Monsieur Ratenon, le CCNE a choisi d'interpeller la société sur le vieillissement et sur la vision que nous avons de nos anciens. Plutôt que de critiquer en permanence l'action des gouvernements, chacun de nous doit s'interroger sur sa propre attitude. Je me souviens que dans le service que je dirigeais à l'hôpital Bicêtre, la question de la sortie d'une personne âgée d'origine asiatique ne se posait pas, car elle était systématiquement prise en charge par sa famille. C'est une question culturelle. L'avis du CCNE doit nous interpeller, et moi le premier, sur la vision que nous avons des personnes âgées. Le regard que portait la société française sur les personnes handicapées a changé, mais il a fallu du temps. La prise en charge des personnes âgées demeure encore un problème économique, et non humain. Nous ne nous interrogeons pas sur ce que les anciens ont apporté et sur ce que nous leur devons en retour. L'avis du CCNE porte essentiellement sur ce point, et sur un certain nombre de modalités pratiques. La réflexion sur le vieillissement, menée par Régis Aubry, un spécialiste, se poursuivra et sera encore approfondie.

Monsieur Dharréville, vous avez évoqué la marchandisation du corps, qui constitue pour nous une ligne rouge.
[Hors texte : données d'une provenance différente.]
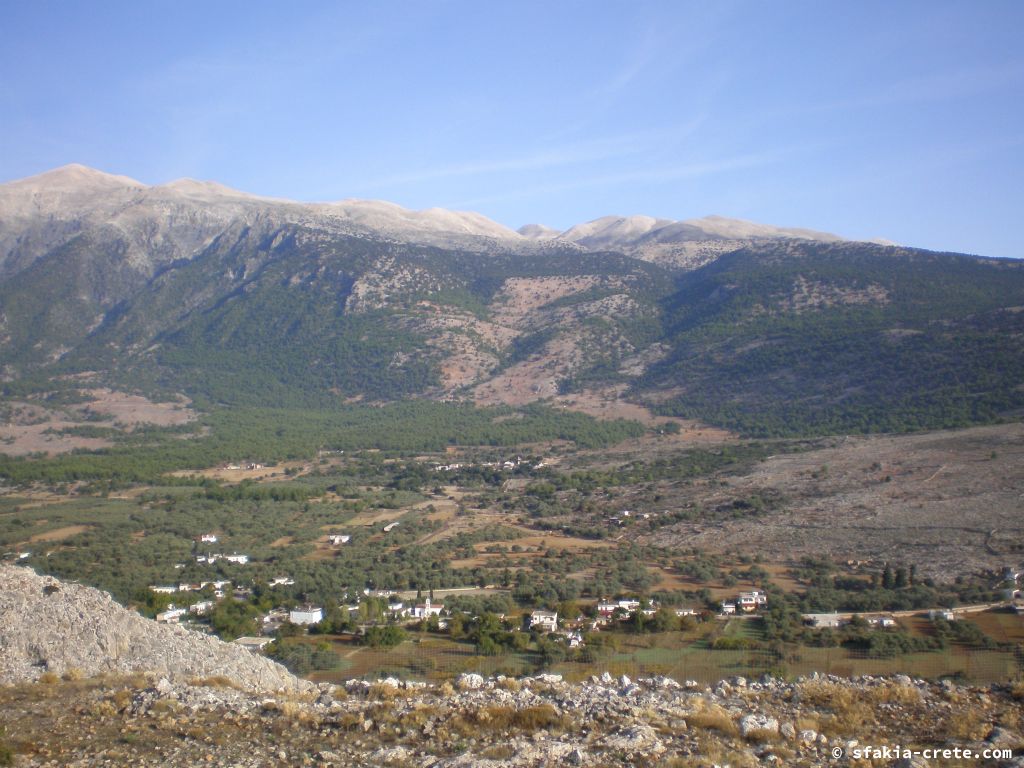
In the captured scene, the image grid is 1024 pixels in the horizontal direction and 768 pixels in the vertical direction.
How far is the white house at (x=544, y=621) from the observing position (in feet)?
71.1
Il convient de nous interroger sur ce qu'est le corpus de la bioéthique, en 2019. Tout le monde comprenait ce dont il retournait lorsque l'on parlait du don d'organes et de la position, très claire, de la France – je rappelle qu'en Chine, en dépit des recommandations internationales, les reins des condamnés à mort continuent d'être vendus au plus offrant ! Mais ce corpus a évolué : doit-on considérer, en 2019, qu'une séquence d'ADN fait partie du corps, qu'une donnée de santé, abritée dans une grande base, a trait au corps ? Qu'est-ce qui constitue, aujourd'hui, le nouveau corpus de la bioéthique ?
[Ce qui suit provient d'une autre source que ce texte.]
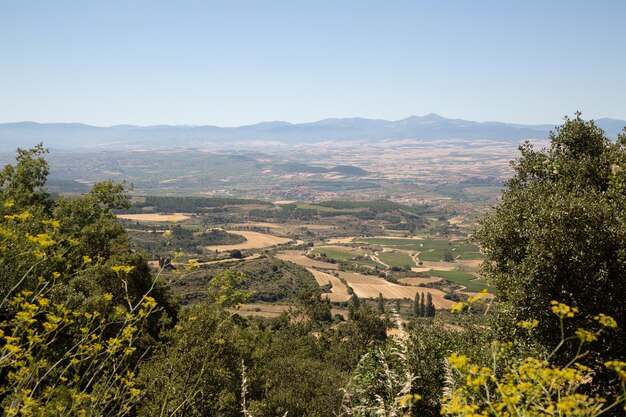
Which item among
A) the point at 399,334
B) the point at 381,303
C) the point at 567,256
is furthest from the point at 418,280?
the point at 567,256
Madame Dubié, vous m'avez interrogé sur la fin de vie. Nous avons souhaité que cette question soit traitée par les États généraux, ce qui ne signifie pas qu'elle doive faire partie de la loi de bioéthique – il s'agit d'un questionnement éthique, non d'un problème de bioéthique. Bien que le sujet soit complexe, nous avons eu de très beaux débats, beaucoup moins houleux que sur les aspects de procréation. La fin de vie ne se passe pas dans de bonnes conditions en France, où le nombre de lits en soins palliatifs est insuffisant ; et si la loi Claeys-Leonetti a beaucoup fait avancer les choses, elle reste mal connue et n'est pas appliquée. Certes, on pourrait se lancer dans une nouvelle loi, à l'image de la Belgique et de la Suisse, qui ont traité de l'euthanasie. Mais ces pays ont commencé par résoudre des problèmes de base, comme le nombre de lits en soins palliatifs, dont le taux est bien plus élevé qu'en France.
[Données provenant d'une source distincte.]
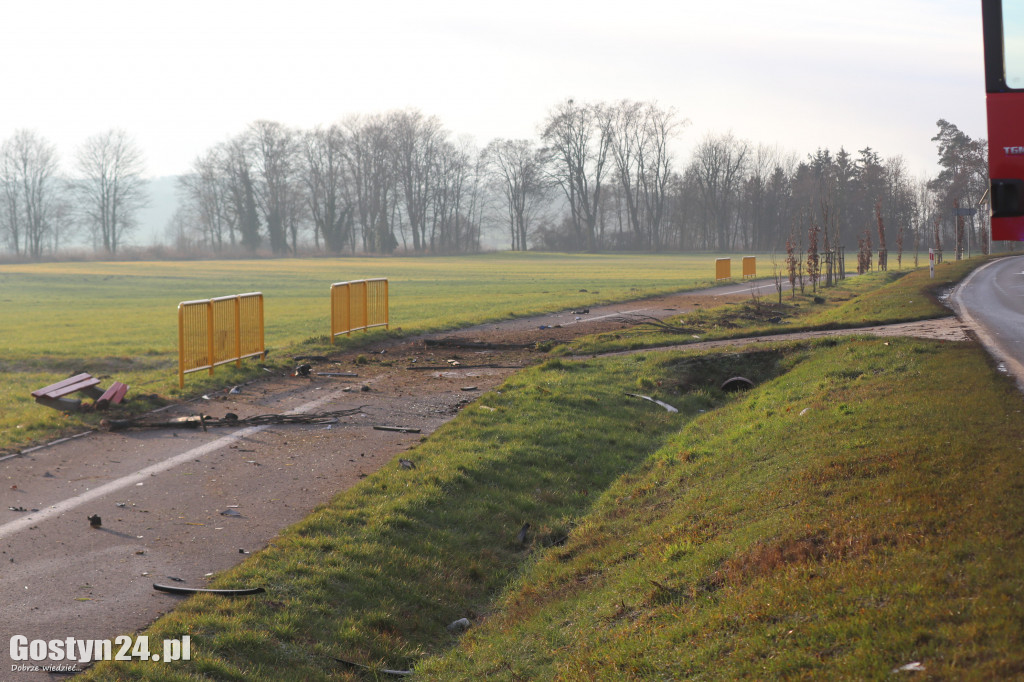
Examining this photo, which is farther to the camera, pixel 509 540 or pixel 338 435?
pixel 338 435

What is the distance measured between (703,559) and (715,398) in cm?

Il est difficile de répondre à votre question judicieuse, et terriblement d'actualité, sur l'avis du comité citoyen. Le comité citoyen, constitué pour formuler un avis critique tout au long du processus des États généraux, a souhaité approfondir deux sujets : la génomique en population générale et la fin de vie. Sur ce dernier sujet, il a conclu à la nécessité d'avancer sur l'euthanasie et le suicide assisté, mais cette position a été décidée à une voix près. Dans ces grands débats, la place de la construction, via les comités citoyens, est fondamentale. Elle permet une attitude critique, au bon sens du terme, vis-à-vis des experts, du politique, des structures. Ces comités doivent être organisés, les citoyens formés. Quant à définir jusqu'à quel point on tient compte de leur avis, c'est une deuxième étape.